**Exercise aim**
Within the records, which lines hold the string "Tanzania"? Report each one by copying it.

═══ Records provided ═══

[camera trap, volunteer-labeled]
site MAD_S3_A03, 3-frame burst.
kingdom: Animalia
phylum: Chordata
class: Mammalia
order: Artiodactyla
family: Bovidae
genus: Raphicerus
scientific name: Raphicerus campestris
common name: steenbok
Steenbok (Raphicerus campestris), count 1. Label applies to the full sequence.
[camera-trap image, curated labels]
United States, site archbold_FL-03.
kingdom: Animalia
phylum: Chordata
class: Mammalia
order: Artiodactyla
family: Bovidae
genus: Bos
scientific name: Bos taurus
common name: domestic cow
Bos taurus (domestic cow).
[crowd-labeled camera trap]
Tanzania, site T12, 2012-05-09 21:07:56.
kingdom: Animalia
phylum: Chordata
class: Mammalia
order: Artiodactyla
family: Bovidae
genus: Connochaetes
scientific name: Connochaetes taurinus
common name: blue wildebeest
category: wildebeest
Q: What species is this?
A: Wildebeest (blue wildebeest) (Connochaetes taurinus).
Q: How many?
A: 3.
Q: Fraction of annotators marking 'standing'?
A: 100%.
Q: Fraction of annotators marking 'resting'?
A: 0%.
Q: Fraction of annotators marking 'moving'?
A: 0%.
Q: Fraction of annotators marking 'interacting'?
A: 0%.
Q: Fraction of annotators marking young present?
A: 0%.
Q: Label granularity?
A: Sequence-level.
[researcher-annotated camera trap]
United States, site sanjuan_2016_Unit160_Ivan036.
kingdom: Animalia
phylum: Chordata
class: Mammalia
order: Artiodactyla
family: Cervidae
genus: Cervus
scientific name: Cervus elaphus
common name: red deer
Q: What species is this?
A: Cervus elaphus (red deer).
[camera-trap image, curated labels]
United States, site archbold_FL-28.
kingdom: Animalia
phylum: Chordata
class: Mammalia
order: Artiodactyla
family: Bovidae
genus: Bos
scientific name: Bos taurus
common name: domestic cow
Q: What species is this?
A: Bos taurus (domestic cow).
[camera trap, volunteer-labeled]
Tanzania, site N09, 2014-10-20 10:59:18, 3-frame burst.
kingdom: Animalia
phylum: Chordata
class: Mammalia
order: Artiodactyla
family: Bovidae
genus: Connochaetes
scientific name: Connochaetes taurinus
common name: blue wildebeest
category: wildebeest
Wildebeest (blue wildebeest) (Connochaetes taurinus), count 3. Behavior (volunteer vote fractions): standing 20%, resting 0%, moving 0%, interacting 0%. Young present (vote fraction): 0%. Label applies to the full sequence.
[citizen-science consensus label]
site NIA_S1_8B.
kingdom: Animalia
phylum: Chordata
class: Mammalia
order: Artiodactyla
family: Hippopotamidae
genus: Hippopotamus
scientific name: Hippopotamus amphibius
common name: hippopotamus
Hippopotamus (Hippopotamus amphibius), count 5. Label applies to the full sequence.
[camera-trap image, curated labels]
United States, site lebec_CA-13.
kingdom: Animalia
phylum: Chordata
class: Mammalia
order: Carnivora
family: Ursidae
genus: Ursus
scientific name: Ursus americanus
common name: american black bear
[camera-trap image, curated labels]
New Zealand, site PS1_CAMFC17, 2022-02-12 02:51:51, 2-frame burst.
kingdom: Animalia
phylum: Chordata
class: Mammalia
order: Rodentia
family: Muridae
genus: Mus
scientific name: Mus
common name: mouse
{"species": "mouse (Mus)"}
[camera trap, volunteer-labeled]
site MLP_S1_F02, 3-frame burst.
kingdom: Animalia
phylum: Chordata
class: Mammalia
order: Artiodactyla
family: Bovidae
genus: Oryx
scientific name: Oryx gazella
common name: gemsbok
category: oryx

═══

**Result of the exercise**
Tanzania, site T12, 2012-05-09 21:07:56.
Tanzania, site N09, 2014-10-20 10:59:18, 3-frame burst.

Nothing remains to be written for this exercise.